ABD ve batılı emperyalistler bunu 12 Eylül Cuntasından beri planlamışlardı. Ecevit’li koalisyon hükümetinin devrilip peşinden AKP’nin hızla iktidara getirilmesi ve ona yüklenen misyon şu anda uygulama halinde olandır.

Erdoğan ve tayfasının Batı’ya, ABD’ye ya da İsrail’e içeride “dayılanması”, emperyalizme biatın perdelenmesi sahnesidir. Onların sıkça kullandıkları deyimle: “fıtratlarında” emperyalizme biat etmek vardır. Onların desteği olmadan ayakta kalmaları, diktatörlüklerini uzun bir üsre sürdürmeleri söz konusu olamaz.

Kürt şehirlerinin yerle bir edilmesi ve Kürt katliamı ile ayakta kalmaya ve islamcı faşist diktatörlüğünü pekiştirmeyi hedefleyen sermaye kesimi, arkasına böylece CHP ve MHP gibi gerici ve faşist burjuva partilerini de almışlardır. Kürt soykırımı ve Kürtlerin elimine edilmesi konusunda bütün Türk sermaye kesimi hem fikirdir. 

“Laik” kemalistlerin en çok güvendikleri ve “laik” olduklarına inandıkları “Türk ordusu” da islamcıların cihadcı İŞİD rolünü üstlenmiştir. TC tarihinin en kanlı ve kirli işlerinde bu ordu kullanılmıştır. Bugün Kürtlere karşı kullanıldığı gibi...  Bütün sermaye kesimleri bu konuda kanlı bir ittifak kurmuşlardır. 

Burjuvazinin kendi aralarında çelişme olmasına karşın, Erdoğan’a karşı bir alternatif yaratamamışlardır. Esasında böyle bir dertleride ciddi anlamda yoktur. Kendi tarihlerinin en karlı dönemini yaşıyorlar. Sermaye birikimleri son 15 yılda 15 kart artmıştır. Burjuvazi, sermayesinin böyle artışı karşısında bütün diktatörlerin önünde eğilir ve onu cansiperhane korurlar. Marx’ın söylemiyle; böyle bir kar oranıyla yapamayacakları hiç bir pis iş yoktur.

AB’nin kendi burjuva basınında Erdoğan’ın teşhir edilmesi, yine kendi kamuoyuna ve Erdoğan karşısında ellerini güçlendirmek içindir. Borsada dönen paraların %70 bunların elindedir. Oldukça karlı bir iş. Bilinen deyimle, “taş atıp kolları yorulmadan”, az bir sermayeyle gelip yüklü bir sermaye ile gidiyorlar. Emperyalist burjuvazi, “demokratlık” derdinde değil, sermayenin artırılması derdindedir. Onlar, yüzde yüz kar ettikleri bir rejimde, akıllarına asla “insan hakları” vb. gibi, burjuvazinin ilk çıktığı dönemdeki savunuları akıllarına gelmeyeceği gibi, bu tür söylemleri artık kendi önlerinde bir engel olarak görüyorlar.

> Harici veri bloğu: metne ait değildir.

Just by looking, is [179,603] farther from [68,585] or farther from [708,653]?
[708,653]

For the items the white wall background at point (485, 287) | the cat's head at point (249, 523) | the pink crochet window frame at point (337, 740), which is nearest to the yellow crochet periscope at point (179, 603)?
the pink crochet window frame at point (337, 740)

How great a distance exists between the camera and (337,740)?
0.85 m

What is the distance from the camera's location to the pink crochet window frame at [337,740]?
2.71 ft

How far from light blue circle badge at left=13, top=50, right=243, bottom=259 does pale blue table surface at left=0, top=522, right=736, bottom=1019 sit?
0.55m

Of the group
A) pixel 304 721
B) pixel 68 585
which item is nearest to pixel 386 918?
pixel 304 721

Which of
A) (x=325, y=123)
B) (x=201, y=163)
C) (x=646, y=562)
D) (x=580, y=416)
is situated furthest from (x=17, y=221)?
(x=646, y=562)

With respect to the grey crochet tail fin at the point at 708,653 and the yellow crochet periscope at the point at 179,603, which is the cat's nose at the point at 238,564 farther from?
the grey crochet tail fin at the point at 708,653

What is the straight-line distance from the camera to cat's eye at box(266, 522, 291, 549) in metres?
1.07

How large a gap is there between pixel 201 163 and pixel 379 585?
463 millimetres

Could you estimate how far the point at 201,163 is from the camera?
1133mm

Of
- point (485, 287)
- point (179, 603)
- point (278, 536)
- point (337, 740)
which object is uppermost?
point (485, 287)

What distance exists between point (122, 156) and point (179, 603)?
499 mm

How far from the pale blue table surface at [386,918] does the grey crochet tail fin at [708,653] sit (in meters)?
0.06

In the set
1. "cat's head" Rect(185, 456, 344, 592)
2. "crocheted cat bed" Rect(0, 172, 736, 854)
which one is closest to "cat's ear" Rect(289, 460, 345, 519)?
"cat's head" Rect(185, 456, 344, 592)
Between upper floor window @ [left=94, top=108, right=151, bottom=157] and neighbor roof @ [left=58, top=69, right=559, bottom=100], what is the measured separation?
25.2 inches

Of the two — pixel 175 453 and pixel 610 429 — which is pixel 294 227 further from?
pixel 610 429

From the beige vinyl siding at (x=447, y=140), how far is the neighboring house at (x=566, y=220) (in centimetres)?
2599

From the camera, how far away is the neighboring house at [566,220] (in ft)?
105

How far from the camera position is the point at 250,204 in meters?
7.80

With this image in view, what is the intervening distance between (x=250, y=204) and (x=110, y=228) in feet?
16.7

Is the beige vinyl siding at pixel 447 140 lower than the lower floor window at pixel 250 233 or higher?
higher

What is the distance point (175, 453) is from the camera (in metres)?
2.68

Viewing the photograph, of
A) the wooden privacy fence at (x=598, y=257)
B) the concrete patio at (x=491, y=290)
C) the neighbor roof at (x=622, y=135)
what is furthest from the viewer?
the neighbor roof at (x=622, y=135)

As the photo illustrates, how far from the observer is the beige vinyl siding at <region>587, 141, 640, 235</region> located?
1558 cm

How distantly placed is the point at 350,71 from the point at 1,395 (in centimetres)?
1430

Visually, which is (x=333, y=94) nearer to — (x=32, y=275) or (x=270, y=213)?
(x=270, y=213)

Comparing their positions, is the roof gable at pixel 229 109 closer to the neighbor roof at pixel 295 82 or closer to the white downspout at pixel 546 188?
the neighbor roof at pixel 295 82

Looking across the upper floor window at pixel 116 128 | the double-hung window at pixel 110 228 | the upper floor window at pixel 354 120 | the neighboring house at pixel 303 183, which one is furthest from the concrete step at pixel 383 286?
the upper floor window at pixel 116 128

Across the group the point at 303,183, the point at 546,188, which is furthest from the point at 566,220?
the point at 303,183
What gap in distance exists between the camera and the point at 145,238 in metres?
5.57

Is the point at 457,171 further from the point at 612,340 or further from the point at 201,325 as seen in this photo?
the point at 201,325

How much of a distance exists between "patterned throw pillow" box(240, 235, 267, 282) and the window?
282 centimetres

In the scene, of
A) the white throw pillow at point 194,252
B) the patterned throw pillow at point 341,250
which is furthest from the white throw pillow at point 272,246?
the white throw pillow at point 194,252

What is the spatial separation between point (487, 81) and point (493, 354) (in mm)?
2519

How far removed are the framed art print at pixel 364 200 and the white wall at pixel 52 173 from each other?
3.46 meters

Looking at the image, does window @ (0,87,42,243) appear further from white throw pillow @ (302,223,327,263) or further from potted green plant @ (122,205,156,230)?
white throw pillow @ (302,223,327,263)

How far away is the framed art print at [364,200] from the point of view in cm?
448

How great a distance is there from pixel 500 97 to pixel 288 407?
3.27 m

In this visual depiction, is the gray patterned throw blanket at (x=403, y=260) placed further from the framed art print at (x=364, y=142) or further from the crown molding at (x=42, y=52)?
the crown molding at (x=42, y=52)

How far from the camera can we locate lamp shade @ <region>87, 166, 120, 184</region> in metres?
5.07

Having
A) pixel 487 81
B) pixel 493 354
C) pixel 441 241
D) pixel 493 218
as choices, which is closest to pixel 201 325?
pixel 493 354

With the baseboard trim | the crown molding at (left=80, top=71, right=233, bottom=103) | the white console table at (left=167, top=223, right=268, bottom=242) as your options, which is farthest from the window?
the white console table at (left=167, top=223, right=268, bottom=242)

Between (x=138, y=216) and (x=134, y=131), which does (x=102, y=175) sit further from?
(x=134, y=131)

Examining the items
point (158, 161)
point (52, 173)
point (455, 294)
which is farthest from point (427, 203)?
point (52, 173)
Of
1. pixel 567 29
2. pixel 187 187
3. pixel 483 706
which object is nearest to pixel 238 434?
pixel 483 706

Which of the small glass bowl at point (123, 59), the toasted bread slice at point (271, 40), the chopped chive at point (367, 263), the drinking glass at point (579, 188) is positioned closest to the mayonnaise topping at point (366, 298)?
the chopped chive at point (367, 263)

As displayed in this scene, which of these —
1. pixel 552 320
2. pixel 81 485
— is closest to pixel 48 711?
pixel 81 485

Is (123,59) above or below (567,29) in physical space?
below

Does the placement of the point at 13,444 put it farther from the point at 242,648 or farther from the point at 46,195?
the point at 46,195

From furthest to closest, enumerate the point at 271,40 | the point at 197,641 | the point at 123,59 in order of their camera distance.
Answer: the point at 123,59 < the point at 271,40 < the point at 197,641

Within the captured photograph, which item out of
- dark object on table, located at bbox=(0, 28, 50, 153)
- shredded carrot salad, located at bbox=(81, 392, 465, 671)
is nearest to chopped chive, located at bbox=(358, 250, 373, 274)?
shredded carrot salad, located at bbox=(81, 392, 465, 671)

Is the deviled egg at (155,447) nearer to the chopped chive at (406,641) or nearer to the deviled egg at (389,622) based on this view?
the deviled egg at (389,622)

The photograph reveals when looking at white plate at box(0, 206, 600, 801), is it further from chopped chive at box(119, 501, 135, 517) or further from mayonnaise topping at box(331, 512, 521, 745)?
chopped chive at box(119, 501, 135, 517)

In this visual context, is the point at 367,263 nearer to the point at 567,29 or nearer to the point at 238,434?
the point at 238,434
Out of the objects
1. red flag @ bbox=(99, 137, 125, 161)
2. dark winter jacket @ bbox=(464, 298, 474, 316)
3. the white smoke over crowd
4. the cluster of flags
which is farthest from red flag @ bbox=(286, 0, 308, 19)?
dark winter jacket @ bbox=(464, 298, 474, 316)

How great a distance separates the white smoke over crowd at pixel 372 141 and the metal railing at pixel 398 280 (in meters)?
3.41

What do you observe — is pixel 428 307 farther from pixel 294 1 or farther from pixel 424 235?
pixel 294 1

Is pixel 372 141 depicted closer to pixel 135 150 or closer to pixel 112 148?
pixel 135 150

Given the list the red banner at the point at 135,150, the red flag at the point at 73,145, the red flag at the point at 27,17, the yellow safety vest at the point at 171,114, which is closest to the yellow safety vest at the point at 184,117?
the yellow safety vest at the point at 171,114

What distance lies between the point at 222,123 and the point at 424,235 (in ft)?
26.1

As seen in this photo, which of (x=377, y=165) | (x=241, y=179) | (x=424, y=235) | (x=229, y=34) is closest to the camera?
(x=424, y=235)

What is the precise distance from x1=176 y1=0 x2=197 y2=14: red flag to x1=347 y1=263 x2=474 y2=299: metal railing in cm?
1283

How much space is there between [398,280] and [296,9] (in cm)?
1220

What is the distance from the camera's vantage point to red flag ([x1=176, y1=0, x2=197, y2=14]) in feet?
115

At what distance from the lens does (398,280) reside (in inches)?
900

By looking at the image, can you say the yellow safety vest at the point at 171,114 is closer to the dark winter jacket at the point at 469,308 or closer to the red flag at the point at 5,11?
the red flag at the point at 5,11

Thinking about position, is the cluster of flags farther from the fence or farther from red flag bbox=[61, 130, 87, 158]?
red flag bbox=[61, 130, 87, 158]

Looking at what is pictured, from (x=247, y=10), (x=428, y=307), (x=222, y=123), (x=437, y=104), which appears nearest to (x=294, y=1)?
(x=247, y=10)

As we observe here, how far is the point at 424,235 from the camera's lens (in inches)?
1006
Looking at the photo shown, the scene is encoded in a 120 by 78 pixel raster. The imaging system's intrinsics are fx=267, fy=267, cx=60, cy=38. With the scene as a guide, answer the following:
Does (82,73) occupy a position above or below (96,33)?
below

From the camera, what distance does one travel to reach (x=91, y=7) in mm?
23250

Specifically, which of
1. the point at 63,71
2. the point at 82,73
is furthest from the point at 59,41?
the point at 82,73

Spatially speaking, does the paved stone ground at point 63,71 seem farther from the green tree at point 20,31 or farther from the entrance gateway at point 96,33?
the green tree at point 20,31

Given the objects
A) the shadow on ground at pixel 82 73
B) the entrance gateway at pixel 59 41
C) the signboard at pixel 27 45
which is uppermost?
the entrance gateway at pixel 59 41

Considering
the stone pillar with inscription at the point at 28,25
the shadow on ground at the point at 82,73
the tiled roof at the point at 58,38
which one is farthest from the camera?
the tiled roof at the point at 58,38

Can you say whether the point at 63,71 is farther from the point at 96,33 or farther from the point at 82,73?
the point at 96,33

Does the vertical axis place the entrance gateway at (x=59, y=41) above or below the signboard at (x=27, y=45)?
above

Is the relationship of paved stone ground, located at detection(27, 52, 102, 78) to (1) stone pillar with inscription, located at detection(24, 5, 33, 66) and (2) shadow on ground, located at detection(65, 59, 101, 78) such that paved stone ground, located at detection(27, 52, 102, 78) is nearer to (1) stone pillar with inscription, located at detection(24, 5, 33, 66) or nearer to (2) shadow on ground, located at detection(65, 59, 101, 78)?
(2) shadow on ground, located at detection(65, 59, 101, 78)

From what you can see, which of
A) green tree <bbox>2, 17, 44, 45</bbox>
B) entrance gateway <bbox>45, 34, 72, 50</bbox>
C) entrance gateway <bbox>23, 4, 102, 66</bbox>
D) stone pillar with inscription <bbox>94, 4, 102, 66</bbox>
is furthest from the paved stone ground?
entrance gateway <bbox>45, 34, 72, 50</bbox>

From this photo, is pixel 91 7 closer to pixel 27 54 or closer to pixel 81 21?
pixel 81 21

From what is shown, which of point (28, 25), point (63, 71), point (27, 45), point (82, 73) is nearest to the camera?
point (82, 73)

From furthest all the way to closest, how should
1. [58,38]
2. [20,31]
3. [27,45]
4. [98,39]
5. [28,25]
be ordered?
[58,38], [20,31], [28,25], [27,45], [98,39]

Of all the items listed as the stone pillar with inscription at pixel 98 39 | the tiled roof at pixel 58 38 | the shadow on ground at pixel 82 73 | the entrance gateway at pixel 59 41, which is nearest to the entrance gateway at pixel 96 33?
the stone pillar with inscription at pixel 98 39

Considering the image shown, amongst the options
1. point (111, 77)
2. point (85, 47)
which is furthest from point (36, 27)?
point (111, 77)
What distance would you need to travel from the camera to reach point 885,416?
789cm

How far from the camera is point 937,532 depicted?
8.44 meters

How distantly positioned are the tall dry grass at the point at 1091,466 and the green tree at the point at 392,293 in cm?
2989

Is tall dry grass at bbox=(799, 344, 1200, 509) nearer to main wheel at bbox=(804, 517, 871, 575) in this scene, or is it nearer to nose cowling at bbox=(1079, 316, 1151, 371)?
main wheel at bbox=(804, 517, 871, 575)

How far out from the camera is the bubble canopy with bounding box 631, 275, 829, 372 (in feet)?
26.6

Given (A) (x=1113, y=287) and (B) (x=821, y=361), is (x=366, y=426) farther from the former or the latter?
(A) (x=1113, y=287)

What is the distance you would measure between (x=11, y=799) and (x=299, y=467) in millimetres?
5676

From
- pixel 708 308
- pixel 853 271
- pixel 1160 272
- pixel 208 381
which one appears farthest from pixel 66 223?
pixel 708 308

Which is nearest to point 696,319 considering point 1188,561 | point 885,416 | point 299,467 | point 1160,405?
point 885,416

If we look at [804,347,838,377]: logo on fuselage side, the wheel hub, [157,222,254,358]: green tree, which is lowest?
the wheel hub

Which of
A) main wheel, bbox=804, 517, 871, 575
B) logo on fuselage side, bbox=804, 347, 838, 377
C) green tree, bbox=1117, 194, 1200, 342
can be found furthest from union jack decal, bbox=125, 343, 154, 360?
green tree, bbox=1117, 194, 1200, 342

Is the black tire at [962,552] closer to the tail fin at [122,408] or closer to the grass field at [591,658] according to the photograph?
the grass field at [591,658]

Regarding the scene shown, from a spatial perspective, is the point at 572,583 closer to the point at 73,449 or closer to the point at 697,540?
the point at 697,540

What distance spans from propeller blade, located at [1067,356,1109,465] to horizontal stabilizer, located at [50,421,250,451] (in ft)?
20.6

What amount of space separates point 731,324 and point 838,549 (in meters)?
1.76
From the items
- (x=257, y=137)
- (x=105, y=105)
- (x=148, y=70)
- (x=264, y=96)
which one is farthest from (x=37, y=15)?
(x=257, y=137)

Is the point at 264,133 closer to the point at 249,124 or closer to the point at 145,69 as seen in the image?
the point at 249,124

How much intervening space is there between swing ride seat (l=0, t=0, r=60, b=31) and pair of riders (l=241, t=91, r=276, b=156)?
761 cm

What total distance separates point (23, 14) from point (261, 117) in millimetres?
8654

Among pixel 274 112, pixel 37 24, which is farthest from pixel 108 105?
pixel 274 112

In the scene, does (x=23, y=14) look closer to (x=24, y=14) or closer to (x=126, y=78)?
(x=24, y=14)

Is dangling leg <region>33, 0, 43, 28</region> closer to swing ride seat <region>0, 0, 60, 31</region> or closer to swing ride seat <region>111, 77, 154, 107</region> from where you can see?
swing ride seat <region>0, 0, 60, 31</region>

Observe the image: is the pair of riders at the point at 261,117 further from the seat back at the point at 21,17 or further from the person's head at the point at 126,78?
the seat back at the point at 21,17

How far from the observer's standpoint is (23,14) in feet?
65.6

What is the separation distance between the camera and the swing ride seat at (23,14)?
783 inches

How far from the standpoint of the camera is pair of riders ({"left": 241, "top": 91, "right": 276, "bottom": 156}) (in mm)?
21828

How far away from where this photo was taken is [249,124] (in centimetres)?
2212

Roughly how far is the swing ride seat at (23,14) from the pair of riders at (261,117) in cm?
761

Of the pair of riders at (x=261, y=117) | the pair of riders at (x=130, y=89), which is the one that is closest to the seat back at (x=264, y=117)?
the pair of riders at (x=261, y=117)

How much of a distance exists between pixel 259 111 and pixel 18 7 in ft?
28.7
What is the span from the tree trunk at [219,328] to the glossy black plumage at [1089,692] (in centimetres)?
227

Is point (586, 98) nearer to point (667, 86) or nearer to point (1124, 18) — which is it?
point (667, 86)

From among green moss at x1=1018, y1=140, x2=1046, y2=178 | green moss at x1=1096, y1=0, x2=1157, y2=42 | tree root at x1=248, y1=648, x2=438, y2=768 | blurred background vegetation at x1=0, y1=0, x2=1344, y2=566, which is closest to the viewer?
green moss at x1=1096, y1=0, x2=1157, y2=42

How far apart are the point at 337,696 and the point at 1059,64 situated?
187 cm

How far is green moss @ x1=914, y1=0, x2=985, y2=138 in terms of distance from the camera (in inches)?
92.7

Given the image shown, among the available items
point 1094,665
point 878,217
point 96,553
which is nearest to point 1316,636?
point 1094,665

Burjuvazi ülkeyi daha kanlı bir sürece sürüklediği gibi, kanlı diktatörlüğünü halkın üzerinden bir daha kalkmamacasına bir kabus gibi yerleştirmeye çalışmaktadır. Burjuvazinin aralarındaki çelişmelerden kaynaklı, “kırk katır mı kırk satır mı” politikalarıyla, Erdoğan’a karşı Gül’ü piyasaya sürmeye çalışması ise onun  doğasına uygundur. Halk kendi alternatifinin yaratmadan kendisi, halka yine kendi temsilcilerinden birini alternatif olarak sunmaktadır. Oysa Gül, bugünkü islamcı faşist diktatörlüğün yerleşmesinde Erdoğan’dan sonra ikinci sorumludur. Sermaye, halka, kötü polis rolü oynayana karşı iyi polis rolü oynayan siyasi oyuncuyu sahneye sürmek istiyor.

Ne Yapılmalı?

Burjuvazinin ne yaptığnı açık ve net olarak işçi sınıfı ve emekçilerin gözüne sokmaktadır. İslamcı faşist diktatörlüğün baskıları  artıkça, işçi sınıfına yönelik kölelik yasaları da günden güne ağırlaşmakta ve yasallaşmaktadır. Son olarak “özel istihdam büroları”nın yasallaşması, işçi sınıfının direnme ve birlikte hareket etme olanakları da bütünüyle elinden alınmaya çalışıldığı gibi, böylesine  bir ücretli kölelikle; sınıfın ağır sömürü ve baskı altına alınmasının yasal zemini de yaratılmış oluyor.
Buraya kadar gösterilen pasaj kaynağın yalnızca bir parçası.